# SOURCE DATA
________

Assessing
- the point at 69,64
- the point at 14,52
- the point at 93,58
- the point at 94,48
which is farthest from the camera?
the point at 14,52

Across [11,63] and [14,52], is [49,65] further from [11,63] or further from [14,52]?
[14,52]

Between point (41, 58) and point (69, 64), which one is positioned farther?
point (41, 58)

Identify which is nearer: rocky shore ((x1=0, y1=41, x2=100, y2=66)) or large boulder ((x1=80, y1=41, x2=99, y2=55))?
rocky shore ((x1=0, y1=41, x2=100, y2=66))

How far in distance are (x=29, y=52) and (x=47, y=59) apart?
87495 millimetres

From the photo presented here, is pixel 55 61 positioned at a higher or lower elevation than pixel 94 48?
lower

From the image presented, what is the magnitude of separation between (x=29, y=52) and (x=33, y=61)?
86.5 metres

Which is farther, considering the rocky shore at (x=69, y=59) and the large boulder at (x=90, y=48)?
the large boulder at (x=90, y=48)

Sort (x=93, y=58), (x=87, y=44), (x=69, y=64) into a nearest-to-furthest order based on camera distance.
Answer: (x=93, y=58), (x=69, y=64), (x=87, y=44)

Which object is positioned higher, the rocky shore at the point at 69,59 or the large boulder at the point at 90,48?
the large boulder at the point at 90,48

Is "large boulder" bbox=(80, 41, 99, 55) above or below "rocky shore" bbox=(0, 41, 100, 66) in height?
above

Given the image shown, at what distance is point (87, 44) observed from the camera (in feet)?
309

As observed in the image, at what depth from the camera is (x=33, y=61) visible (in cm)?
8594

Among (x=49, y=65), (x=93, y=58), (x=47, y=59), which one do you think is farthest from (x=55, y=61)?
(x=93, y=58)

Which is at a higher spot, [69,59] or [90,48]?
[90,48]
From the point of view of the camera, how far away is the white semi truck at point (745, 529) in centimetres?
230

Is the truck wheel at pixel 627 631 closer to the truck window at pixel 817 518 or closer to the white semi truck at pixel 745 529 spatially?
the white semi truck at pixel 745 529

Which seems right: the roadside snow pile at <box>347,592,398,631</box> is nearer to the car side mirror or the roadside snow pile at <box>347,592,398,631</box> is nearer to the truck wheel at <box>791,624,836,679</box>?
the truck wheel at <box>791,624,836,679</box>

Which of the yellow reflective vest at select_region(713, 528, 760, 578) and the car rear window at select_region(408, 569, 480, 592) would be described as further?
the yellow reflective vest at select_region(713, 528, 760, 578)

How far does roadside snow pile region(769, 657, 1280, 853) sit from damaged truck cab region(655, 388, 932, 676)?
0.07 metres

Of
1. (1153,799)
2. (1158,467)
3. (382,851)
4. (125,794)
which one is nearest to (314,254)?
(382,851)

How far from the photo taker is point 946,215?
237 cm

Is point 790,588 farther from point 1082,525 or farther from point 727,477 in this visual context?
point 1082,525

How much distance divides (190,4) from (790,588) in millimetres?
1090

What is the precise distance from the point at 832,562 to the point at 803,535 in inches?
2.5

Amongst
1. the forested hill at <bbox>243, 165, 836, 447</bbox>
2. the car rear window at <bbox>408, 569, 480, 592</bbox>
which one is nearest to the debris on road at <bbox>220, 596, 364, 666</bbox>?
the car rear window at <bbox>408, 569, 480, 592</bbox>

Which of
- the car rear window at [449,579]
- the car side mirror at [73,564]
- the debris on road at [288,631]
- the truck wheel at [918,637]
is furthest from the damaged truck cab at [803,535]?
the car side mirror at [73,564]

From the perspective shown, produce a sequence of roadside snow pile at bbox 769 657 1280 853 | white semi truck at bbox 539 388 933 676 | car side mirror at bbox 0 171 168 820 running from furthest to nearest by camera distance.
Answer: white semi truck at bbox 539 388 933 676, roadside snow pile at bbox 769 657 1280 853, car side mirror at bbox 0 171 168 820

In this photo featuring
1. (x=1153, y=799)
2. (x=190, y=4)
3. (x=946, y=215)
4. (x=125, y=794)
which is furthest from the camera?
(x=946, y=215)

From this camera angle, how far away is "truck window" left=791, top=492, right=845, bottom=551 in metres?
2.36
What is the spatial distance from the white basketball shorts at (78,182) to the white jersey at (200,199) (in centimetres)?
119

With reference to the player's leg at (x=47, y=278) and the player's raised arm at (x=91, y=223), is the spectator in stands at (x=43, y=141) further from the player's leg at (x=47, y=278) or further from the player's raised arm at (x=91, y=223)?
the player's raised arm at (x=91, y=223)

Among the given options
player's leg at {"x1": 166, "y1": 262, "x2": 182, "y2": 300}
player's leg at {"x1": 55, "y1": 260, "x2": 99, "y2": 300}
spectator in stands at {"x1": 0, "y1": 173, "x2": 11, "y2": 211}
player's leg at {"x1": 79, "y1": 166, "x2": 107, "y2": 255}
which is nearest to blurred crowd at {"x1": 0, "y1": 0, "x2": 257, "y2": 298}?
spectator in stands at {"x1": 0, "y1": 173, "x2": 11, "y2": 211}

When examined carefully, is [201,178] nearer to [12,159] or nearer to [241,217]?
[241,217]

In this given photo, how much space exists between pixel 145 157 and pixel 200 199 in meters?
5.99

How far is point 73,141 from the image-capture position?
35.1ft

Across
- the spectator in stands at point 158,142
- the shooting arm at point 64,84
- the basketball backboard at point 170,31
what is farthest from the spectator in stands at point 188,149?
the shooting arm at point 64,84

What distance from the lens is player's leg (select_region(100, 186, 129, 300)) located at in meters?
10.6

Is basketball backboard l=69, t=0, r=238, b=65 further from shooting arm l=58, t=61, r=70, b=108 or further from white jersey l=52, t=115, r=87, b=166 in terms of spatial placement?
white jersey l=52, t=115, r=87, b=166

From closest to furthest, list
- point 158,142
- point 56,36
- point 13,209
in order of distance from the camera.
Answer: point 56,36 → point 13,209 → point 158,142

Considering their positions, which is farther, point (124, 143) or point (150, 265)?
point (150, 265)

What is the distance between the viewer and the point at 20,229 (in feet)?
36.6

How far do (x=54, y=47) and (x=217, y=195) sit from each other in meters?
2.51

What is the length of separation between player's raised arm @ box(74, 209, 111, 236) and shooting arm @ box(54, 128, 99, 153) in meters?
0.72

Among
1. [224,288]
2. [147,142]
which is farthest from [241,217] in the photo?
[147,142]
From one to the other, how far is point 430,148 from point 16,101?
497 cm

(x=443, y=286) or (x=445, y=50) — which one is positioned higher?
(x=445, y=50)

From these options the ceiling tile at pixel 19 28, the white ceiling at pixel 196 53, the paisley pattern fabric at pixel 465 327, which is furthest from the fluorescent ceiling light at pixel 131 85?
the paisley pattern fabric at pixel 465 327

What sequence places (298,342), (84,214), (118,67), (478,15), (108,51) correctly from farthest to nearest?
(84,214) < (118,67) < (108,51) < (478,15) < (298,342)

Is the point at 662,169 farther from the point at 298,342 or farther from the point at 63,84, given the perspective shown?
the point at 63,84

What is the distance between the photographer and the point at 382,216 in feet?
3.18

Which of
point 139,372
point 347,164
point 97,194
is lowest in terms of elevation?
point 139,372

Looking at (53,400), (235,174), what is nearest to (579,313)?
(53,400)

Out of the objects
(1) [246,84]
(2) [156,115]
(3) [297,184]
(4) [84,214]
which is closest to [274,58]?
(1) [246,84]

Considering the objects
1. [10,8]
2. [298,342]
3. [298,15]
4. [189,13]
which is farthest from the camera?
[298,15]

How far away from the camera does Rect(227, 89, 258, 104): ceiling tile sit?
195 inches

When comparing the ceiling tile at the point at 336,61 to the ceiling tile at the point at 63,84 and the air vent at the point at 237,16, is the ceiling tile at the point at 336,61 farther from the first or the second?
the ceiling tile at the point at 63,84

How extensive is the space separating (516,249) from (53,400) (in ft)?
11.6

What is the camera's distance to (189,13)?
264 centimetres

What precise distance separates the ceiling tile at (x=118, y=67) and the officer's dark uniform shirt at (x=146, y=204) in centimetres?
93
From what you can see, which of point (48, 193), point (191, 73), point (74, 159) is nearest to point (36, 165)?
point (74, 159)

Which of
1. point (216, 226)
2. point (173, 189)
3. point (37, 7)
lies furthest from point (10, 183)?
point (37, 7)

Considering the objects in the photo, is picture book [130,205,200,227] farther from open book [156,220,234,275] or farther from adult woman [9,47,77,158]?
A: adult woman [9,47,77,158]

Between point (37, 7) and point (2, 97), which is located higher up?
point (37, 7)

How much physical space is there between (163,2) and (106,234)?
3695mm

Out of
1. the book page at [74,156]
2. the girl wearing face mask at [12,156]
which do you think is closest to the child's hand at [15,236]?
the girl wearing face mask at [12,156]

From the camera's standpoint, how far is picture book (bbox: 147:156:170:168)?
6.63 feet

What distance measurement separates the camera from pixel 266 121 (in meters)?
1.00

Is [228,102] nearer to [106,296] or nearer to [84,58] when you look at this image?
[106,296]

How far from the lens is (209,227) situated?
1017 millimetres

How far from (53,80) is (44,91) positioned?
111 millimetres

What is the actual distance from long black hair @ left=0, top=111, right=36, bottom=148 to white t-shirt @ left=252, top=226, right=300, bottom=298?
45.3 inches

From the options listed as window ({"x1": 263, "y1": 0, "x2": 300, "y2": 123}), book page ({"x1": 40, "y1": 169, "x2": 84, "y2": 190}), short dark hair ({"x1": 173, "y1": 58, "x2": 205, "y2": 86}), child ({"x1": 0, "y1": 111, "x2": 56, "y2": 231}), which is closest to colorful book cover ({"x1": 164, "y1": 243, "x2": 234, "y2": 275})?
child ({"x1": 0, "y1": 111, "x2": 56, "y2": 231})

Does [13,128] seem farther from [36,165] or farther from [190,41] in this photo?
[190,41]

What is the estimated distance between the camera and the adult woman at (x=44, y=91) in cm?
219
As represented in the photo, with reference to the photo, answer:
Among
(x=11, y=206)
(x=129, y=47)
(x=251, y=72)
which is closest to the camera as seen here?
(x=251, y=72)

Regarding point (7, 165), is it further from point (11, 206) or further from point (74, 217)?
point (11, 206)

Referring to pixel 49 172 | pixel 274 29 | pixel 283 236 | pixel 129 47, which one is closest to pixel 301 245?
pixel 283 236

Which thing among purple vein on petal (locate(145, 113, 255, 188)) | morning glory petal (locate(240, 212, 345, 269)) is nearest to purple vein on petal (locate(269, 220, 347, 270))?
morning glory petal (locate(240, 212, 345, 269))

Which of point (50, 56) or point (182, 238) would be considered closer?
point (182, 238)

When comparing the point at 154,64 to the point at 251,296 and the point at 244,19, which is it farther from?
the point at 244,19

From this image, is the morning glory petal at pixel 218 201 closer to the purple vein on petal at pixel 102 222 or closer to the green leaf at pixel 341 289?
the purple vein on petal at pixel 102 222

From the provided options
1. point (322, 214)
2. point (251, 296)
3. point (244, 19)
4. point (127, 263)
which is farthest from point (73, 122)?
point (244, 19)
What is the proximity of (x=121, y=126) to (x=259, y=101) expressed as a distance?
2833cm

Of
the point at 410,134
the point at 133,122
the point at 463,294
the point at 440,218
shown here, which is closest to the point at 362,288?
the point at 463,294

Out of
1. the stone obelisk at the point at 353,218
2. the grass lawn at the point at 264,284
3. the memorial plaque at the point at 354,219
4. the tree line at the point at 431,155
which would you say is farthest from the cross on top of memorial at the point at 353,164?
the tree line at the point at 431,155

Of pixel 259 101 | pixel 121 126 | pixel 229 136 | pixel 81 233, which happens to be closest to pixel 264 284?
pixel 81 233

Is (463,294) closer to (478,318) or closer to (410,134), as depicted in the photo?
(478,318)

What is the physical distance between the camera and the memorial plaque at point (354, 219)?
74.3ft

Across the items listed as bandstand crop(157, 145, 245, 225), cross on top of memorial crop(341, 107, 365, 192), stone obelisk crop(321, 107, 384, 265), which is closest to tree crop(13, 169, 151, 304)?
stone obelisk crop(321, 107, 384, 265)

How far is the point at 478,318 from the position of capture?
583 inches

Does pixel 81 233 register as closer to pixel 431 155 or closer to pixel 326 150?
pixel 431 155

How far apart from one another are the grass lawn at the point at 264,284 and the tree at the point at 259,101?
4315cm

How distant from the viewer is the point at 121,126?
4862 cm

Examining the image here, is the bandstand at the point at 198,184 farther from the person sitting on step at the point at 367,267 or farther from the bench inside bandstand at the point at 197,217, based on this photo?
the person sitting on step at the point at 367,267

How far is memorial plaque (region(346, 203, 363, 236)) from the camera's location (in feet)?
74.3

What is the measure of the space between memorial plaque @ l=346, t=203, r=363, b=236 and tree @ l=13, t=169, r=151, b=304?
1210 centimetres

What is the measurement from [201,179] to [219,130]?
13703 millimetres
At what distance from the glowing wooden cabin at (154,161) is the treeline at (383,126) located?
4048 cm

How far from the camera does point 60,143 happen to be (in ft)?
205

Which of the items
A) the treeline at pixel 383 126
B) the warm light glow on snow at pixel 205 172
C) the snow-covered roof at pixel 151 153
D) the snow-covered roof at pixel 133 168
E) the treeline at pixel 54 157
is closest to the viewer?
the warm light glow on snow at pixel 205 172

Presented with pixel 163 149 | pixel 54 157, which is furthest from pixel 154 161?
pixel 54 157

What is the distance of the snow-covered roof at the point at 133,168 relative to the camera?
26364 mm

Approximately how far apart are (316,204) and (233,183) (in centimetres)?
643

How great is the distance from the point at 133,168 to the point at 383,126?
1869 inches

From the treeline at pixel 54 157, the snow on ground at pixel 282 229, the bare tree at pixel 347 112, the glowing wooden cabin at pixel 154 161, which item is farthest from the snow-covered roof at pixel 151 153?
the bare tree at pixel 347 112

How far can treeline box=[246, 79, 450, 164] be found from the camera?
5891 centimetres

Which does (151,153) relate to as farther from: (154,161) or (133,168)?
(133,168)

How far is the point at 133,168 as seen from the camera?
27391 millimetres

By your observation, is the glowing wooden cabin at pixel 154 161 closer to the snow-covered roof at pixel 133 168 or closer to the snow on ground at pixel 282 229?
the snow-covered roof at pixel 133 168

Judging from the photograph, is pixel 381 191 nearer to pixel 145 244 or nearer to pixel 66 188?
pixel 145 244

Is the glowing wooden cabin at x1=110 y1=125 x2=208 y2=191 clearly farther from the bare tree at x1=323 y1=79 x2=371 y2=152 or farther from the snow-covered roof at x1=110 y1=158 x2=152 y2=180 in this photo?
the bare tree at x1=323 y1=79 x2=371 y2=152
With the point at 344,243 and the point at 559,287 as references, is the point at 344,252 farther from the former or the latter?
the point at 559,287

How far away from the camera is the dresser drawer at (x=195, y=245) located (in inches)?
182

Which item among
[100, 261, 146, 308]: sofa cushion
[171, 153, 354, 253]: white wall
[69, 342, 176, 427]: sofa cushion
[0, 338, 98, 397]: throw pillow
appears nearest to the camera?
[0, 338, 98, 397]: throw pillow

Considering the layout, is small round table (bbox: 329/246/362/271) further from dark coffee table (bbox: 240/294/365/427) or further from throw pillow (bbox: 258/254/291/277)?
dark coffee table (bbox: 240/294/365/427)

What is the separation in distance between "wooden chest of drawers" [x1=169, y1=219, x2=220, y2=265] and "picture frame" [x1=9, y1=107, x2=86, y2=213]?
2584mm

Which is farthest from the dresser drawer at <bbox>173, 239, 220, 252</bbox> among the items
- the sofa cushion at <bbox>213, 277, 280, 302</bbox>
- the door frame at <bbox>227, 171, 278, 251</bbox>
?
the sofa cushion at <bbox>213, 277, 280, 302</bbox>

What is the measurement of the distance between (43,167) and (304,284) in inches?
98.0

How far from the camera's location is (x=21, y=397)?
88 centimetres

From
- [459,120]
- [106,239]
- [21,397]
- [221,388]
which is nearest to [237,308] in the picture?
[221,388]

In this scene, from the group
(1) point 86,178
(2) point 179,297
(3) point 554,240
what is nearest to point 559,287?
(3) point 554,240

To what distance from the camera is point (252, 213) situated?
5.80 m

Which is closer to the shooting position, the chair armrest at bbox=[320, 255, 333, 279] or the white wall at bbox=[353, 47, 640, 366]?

________

# EXERCISE DESCRIPTION
Copy out word for word the lines starting at the one that contains "What is the measurement of" and ending with the last line of the data above.

# EXPECTED OUTPUT
What is the measurement of the distance between (43,167) and (304,284) in inches?
98.0

How far from the camera's location is (x=21, y=397)?
88 centimetres

From
- [459,120]
- [106,239]
- [21,397]
- [221,388]
which is nearest to [237,308] in the picture?
[221,388]

In this scene, from the group
(1) point 86,178
(2) point 179,297
(3) point 554,240
what is nearest to point 559,287?
(3) point 554,240

To what distance from the camera is point (252, 213) situated?
5.80 m

Which is closer to the shooting position, the chair armrest at bbox=[320, 255, 333, 279] or the white wall at bbox=[353, 47, 640, 366]?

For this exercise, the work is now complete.